The cardiac action potentials present signficant morphological differences (Figure) depending on the heart tissue (atrium vs. ventricle) or even within the same tissue (endocardium vs. e picardium vs ventricular muscle. Purkinje cells), which reflects differences in ion channel expression levels.

Correlation between the cardiac action potential and the surface electrocardiogram

The phases of the cardiac action potential correspond to the surface ECG (ECG) (Figure). The P wave reflects atrial depolarization (phase 0), the PR interval reflects the conduction velocity through the AV node, the QRS complex the ventricular depolarization and QT interval the duration potential ventricular action. Gradients in ventricular repolarization are reflected in the T wave. Widening of the QRS complex reflects reduced intraventricular conduction velocity, which typically results from altered Na+ channel function. ST segment elevation reflects transmural voltage gradients during the AP plateau, a hallmark of the Brugada syndrome.

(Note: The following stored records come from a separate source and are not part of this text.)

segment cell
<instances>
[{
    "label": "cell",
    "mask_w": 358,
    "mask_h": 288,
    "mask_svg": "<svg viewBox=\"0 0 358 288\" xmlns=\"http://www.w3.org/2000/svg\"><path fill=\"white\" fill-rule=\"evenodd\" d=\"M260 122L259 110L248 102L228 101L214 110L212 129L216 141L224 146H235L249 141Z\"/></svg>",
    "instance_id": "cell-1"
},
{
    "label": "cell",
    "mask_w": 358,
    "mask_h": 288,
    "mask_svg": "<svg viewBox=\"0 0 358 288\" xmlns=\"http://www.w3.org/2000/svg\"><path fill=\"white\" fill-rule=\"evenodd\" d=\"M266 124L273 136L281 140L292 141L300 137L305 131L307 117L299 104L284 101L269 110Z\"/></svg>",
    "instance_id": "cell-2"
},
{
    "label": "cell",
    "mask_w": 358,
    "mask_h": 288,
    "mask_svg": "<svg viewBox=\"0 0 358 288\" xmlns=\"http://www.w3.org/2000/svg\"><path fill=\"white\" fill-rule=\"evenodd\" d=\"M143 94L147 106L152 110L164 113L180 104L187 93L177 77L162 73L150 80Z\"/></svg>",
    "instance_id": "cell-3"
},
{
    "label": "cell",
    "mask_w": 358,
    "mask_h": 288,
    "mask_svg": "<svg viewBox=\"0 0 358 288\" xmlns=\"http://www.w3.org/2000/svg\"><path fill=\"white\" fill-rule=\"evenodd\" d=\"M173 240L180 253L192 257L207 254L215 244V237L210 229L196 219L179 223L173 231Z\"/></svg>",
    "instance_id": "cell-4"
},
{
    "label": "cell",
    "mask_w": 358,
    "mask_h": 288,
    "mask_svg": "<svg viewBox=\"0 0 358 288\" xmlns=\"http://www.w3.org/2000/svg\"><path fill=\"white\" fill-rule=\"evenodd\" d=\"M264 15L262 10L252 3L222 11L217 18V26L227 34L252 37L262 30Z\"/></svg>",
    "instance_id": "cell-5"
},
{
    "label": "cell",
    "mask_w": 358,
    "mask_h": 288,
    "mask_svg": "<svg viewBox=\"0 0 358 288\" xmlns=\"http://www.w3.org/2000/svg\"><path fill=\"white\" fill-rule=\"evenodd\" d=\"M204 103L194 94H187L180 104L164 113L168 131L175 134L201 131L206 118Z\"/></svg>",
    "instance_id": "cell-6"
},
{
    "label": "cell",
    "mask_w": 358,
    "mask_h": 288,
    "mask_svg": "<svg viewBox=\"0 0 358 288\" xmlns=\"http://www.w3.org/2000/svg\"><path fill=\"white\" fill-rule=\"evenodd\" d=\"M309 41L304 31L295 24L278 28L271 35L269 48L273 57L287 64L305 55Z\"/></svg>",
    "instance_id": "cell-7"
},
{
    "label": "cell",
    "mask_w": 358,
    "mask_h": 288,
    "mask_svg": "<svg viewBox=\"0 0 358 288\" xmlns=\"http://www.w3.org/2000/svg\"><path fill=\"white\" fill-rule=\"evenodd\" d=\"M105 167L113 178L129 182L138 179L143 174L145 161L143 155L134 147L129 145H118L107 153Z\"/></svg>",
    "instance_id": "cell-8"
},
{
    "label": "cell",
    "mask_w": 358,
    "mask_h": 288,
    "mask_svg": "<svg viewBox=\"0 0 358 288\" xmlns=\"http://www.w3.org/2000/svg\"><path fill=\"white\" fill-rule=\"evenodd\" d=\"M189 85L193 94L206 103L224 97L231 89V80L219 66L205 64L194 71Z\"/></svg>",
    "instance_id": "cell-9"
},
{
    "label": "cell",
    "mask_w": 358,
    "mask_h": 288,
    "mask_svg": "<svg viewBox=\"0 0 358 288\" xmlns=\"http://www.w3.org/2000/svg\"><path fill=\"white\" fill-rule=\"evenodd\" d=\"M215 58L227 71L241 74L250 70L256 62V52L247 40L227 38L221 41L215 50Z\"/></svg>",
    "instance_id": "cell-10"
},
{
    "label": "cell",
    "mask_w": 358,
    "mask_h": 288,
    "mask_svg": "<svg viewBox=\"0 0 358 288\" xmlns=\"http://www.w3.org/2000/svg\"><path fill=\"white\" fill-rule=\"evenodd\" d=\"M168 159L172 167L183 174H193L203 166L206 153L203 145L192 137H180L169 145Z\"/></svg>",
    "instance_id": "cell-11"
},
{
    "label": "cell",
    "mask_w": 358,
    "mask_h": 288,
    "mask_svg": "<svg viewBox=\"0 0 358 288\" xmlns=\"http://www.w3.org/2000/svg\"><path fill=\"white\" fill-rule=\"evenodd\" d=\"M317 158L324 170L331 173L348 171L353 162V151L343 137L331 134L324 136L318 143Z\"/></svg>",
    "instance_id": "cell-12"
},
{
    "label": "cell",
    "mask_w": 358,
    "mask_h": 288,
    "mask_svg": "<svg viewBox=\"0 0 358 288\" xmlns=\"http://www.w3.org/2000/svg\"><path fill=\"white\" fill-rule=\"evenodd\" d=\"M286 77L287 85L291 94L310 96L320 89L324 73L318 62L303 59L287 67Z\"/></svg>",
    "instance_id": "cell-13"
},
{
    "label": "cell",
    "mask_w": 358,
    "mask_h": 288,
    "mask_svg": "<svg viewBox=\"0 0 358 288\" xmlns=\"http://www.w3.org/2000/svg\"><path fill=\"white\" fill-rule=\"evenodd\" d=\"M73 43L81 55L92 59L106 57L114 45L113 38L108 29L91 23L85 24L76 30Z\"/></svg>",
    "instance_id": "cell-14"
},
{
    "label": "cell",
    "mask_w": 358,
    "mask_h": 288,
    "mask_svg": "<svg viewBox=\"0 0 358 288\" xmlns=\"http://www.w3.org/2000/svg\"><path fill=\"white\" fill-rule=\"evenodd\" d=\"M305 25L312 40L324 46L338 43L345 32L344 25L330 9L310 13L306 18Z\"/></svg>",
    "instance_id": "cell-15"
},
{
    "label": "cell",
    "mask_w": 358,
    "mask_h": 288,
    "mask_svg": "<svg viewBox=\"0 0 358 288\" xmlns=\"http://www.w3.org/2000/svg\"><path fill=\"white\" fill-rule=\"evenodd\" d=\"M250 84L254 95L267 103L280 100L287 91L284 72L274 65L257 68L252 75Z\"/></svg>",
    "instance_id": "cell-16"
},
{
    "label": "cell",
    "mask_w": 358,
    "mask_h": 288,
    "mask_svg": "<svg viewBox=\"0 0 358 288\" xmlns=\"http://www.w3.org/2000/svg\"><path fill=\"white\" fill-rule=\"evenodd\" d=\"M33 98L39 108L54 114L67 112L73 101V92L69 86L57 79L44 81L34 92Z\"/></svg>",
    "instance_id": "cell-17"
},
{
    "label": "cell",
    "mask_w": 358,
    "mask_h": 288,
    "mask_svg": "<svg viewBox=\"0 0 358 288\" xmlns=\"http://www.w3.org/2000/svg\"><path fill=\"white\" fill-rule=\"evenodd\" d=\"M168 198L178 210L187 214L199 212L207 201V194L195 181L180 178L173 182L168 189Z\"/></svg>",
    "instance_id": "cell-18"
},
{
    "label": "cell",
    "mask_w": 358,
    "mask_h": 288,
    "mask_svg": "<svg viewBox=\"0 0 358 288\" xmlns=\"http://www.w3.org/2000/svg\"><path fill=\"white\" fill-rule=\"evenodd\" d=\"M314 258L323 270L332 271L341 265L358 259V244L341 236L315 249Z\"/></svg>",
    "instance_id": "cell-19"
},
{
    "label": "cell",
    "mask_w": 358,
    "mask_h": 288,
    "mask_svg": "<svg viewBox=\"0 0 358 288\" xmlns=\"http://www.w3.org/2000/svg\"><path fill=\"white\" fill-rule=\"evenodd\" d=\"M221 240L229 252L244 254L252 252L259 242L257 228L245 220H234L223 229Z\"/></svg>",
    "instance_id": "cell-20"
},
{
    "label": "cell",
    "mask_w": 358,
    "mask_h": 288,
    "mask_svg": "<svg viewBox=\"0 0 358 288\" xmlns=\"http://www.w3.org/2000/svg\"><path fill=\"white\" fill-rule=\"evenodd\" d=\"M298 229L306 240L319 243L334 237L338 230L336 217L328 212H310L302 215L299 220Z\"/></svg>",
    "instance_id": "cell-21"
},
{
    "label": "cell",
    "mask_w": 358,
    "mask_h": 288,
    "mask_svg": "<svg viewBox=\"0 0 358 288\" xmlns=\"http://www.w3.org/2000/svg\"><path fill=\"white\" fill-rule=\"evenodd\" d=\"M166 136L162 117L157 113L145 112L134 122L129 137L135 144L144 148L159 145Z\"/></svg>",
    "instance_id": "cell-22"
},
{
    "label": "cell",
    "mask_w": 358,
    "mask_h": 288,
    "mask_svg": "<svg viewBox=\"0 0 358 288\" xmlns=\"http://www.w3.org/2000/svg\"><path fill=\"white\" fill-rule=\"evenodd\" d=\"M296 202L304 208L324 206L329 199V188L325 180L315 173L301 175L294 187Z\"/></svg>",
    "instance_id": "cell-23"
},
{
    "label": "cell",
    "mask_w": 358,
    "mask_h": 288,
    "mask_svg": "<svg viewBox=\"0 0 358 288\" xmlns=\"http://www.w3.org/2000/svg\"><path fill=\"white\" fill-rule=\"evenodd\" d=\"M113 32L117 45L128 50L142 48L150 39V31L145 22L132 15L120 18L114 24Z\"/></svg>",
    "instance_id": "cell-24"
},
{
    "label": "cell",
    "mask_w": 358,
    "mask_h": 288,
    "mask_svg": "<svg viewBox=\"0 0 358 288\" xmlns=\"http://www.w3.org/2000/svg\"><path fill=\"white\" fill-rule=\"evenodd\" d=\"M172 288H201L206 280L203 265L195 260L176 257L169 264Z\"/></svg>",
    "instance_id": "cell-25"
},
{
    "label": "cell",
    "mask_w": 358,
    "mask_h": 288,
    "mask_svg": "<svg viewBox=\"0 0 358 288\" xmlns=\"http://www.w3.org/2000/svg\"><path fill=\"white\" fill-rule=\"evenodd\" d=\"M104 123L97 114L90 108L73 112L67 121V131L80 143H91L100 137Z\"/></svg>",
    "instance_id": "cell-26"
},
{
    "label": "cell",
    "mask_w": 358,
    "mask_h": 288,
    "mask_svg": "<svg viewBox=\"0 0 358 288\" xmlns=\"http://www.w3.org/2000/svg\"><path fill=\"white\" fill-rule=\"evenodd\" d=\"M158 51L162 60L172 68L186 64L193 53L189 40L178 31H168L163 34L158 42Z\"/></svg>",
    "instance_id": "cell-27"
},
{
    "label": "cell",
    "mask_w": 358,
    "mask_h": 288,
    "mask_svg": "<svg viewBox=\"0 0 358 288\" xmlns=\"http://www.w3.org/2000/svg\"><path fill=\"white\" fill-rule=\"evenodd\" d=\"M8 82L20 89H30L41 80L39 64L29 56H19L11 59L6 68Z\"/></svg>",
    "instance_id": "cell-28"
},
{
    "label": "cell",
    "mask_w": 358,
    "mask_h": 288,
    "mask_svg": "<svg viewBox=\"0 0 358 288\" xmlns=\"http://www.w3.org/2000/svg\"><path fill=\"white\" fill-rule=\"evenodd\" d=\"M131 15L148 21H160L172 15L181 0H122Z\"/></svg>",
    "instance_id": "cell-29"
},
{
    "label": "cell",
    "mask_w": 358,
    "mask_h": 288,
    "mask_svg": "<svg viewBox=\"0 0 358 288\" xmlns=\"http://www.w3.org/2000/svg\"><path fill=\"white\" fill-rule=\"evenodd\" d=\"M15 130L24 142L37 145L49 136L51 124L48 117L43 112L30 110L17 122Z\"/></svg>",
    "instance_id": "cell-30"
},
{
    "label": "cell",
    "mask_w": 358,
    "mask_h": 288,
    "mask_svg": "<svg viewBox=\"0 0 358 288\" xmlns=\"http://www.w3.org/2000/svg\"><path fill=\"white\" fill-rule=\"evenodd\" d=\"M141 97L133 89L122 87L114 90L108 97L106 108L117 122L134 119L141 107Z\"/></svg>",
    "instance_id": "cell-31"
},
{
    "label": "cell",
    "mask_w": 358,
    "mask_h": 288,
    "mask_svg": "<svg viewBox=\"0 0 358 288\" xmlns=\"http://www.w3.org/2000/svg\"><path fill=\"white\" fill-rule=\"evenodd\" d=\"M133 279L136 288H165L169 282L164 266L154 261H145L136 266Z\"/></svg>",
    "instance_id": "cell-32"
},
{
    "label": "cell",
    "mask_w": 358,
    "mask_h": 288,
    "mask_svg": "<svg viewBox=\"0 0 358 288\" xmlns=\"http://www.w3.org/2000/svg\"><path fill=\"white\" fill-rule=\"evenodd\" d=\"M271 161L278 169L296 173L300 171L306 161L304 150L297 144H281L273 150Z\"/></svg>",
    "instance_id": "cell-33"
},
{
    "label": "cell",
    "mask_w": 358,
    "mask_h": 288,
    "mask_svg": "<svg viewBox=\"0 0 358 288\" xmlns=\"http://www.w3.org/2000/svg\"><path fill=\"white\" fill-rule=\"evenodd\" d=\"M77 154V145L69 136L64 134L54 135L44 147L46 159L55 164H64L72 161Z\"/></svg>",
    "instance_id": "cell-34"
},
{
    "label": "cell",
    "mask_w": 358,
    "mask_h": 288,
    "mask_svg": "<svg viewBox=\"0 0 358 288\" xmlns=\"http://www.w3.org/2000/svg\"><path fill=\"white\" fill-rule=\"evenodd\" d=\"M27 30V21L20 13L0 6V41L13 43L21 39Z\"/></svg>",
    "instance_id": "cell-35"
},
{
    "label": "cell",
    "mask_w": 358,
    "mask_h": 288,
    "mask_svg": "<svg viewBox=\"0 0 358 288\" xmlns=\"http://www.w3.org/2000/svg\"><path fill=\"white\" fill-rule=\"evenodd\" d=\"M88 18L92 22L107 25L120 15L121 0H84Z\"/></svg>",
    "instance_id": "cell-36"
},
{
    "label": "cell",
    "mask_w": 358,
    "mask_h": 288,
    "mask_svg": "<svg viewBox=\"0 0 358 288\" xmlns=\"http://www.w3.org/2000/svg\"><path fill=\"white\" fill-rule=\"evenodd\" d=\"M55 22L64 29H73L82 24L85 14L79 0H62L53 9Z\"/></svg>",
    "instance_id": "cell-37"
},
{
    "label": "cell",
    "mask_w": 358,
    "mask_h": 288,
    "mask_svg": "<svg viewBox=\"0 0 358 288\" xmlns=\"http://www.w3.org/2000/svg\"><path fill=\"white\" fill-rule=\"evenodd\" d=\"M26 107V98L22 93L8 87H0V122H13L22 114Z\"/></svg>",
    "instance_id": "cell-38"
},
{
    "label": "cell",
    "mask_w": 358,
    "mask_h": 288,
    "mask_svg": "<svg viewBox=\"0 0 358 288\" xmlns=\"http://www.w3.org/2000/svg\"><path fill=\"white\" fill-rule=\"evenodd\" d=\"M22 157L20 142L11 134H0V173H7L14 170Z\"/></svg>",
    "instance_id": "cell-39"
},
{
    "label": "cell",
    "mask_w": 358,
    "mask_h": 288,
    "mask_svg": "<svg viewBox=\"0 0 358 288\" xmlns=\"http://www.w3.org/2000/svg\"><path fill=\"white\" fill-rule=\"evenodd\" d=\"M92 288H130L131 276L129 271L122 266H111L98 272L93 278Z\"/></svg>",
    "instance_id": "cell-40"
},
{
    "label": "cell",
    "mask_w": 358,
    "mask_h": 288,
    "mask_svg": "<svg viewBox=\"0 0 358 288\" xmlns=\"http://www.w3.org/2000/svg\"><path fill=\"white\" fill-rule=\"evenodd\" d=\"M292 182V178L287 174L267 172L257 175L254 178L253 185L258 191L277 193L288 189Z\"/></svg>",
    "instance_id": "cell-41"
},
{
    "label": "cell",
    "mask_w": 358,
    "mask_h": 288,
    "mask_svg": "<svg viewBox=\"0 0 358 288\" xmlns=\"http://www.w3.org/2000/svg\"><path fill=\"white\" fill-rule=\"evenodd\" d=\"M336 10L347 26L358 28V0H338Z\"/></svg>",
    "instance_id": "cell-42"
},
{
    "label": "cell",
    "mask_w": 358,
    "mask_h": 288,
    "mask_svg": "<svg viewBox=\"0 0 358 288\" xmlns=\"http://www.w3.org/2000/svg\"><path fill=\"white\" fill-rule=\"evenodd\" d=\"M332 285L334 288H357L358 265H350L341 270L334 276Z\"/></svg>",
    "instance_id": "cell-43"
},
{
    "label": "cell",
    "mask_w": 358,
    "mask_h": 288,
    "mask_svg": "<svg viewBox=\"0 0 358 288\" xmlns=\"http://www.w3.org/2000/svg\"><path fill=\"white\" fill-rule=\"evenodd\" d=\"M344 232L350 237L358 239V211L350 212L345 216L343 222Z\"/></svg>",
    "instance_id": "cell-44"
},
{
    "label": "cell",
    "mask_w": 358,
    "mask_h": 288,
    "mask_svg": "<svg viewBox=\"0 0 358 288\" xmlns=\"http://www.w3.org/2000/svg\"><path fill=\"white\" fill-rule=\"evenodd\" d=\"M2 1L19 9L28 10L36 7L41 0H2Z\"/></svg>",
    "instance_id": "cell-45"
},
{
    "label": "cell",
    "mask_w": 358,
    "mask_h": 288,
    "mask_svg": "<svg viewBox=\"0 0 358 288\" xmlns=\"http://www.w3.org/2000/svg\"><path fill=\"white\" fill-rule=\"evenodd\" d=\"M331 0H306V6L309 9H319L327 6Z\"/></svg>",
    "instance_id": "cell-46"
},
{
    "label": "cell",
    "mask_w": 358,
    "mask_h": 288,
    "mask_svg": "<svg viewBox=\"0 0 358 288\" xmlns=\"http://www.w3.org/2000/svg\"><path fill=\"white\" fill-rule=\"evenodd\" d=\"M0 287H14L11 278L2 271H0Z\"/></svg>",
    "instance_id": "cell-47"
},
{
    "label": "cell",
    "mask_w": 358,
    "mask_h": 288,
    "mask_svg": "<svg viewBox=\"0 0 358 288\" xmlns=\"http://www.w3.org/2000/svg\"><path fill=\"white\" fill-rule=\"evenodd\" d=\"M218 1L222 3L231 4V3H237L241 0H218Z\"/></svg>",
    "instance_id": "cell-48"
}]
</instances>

Figure. Schematic representation of the action potentials recorded in various cardiac tissues and its correlation with the surface electrocardiogram (ECG). T issues that generate Ca2+ - dependent (SA and AV nodes) and Na+ - dependent action potentials (atria, ventricles and His- Purkinje system. SA: sinoatrial node. AV: atrioventricular node.

Pacemaker activity

Electrical excitation in the human heart originates in specialized pacemaker cells located in the sino-atrial (SA) node. The AP of these cells do not present an isoelectric diastolic potential but a spontaneous slow diastolic depolarization, which depolarizes the membrane potential back towards the excitation threshold generating rhythmic AP. The rate of this diastolic depolarization determines the rate and rhythm of the normal heartbeat.

However, the typical slow diastolic depolarization of SAN pacemaker cells do not rely on a single pacemaker channel, but rely on two separate but closely communicating pacemaker mechanisms (or ‘clocks’):

  • The membrane voltage clock due to the decay of the outward delayed rectifier K+ current (IKr and IKs) and the activation of several inward currents, including: the hyperpolarization-activated cyclic nucleotide-gated inward pacemaker current (If, HCN4 channels), the inward Na+ background current, the sustained inward (Ist) current,  and the inward L- (ICaL, Cav1.2 and 1.3 channels) and T-type Ca2+ currents (ICaT, Cav3.1 channels). The pacemaker current If is activated at hyperpolarized potentials (between -65 to -40 mV), increases the permeability to Na+ and K+ and its amplitude is increased when the intracelular concentration of cAMP increases. The Na+-K+ and the Na+-Ca2+ exchanger (INCX) currents also contribute to pacemaker function.
  • The calcium clock, related to the rhythmic release of Ca2+ from the sarcoplasmic reticulum (SR) through the ryanodine type 2 receptor (RyR2). The subsequent increase in intracellular Ca2+ facilitates the uptake of Ca2+ through the sarco/endoplasmic reticulum Ca2+-ATPase (SERCA2) and activates the INCX (1Ca2+:3Na+).

When the membrane potantial of the SAN cells reach the maximum diastolic potential, the K+ conductance decreases and inward depolarizing currents (such as If and ICaL) increase, channels long believed to be the single major pacemaker inducing an spontaneous diastolic depolarization. The depolarization-induced Ca2+ entry facilitates the release of Ca2+ from the SR generatin a Ca2+ signal that activates the INCX. This results in NCX-mediated Na+ influx leads to a net gain of positive charges and membrane depolarization during late diastolic interval and accelerates the time for reaching the threshold potential.